До чего легко и просто было совершить этот шаг из-за честолюбия, из-за самовлюбленности и до чего будет трудно вернуться назад, к исходному: этот шаг обернется бесконечными верстами. Как это могло случиться, что я забыл, во имя каких целей идет война, что к народным бедам, страданиям, героизму и самопожертвованию я приплел свое желание выделиться? Военная косточка, волевой командир, честолюб, наполеончик, на руках у которого кровь напрасно загубленных людей… И каких людей! Но, наверно, я не конченый человек, если сужу себя и казню без пощады! Я не хочу быть конченым человеком, я еще оправдаюсь перед народом.
Фронтовая дорога! Ведешь ты и ведешь в слякоть, в холод, во мглу, и один твой конец упирается в прошедший бой, а другой конец — в будущий. Между этими двумя боями — марш. Почти мирная жизнь, пули не свистят, только топай и топай. Колдобины и воронки. В канаве труп лошади со вздувшимся животом, за канавой — «бенц» перевернутый, колеса вверх. Визгливый скрип бричек, натужное гудение автомашин, чавканье грязи под ногами. Колонна устала, молчалива. Изредка голос балагура: «Не бойсь, дядя шутит» или что-нибудь подобное. Смешок, который тут же гаснет, — и снова безголосо, молчаливо.
Как и все, Наймушин подоткнул полы шинели за пояс, поднял воротник. Но все тащили на горбах вещмешки, а он, уступив сострадательному усачу ездовому, отдал свой мешок на повозку и этим отличался от остальных. С мешком он бы намаялся: руку с нарывом не поднять, нога ноет, плетешься кое-как.
Снежный заряд, стерев горизонт, окутал дорогу и окрестности мраком, задышал морозно, посыпал подмороженным, колющим снегом. И словно из чрева этого заряда вышла полуторка — включенные фары, в кузове деревянные ящики, сейф, мешки, на которых окоченевшие фигуры. Машина обогнала строй, и Наймушин среди людей, подпиравших спинами кабину, сквозь снегопад узнал: Рита?
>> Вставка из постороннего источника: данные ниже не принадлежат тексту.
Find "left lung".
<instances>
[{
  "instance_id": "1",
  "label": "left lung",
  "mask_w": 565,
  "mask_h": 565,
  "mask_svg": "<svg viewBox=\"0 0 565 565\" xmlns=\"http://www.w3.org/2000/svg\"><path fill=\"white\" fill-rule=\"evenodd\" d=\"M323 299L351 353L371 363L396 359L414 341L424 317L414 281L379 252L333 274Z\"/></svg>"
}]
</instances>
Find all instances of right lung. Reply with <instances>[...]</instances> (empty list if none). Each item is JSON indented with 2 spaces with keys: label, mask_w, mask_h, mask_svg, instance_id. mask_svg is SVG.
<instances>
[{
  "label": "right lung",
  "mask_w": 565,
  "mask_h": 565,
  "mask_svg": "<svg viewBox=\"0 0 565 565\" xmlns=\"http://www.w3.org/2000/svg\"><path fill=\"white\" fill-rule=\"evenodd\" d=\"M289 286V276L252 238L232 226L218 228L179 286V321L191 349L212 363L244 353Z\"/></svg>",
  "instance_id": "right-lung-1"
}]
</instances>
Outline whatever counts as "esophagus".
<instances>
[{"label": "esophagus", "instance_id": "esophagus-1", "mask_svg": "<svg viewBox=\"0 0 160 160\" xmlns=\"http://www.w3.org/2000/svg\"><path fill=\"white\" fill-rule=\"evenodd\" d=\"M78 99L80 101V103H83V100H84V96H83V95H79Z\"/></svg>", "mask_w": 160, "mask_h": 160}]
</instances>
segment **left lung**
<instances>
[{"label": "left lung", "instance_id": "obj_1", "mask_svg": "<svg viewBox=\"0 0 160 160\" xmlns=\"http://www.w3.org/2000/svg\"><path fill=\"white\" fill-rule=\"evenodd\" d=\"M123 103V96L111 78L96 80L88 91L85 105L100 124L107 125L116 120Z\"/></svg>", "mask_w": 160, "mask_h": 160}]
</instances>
Строевое отделение переезжает? Она, Рита. Словно рядом, к глазам глаза — зеленые, с прожелтью, с поволокой, и подкрашенные тушью ресницы (от снега она не растечется?), и яркий, сердечком рот (губная помада залезла за очертания губ, чтоб они выглядели толще, чувственней). А подчеркнутой поясом груди не видно — Рита в телогрейке, основательно потрепанной, зато в фетровых, с кожаными кружочками бурках, шик — не бурки. Узнала ли она его? Она посмотрела как бы сквозь него, и ничто не изменилось ни в ее лице, ни в позе. Не узнала или притворилась, что не узнала? Какое это имеет значение? Никакого. Ни для нее, ни для него.
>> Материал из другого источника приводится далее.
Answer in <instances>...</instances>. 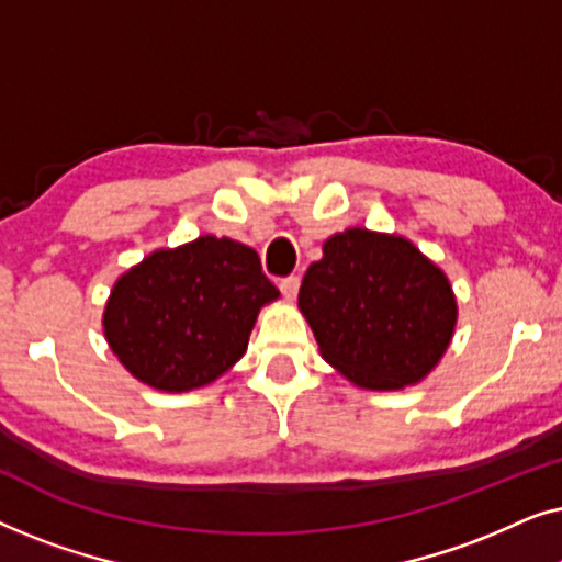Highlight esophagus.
<instances>
[{
  "label": "esophagus",
  "mask_w": 562,
  "mask_h": 562,
  "mask_svg": "<svg viewBox=\"0 0 562 562\" xmlns=\"http://www.w3.org/2000/svg\"><path fill=\"white\" fill-rule=\"evenodd\" d=\"M279 289H281V294L289 299H296V294H299V276H289V279H281V283H279Z\"/></svg>",
  "instance_id": "34e87169"
}]
</instances>
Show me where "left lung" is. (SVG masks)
Listing matches in <instances>:
<instances>
[{"instance_id":"obj_1","label":"left lung","mask_w":562,"mask_h":562,"mask_svg":"<svg viewBox=\"0 0 562 562\" xmlns=\"http://www.w3.org/2000/svg\"><path fill=\"white\" fill-rule=\"evenodd\" d=\"M299 310L322 358L371 391L425 379L452 340L458 304L448 276L406 237L350 227L306 268Z\"/></svg>"}]
</instances>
К концу дня, на малом привале, Наймушин встретился с Наташей. «Женский день», — подумал он, но спазма перехватила горло, не продохнуть — такого у него не было. Такое горе, как будто видит ее в последний раз, как будто она должна скоро умереть. А может, он умрет скоро? Это другой разговор, по этому поводу можно и не переживать.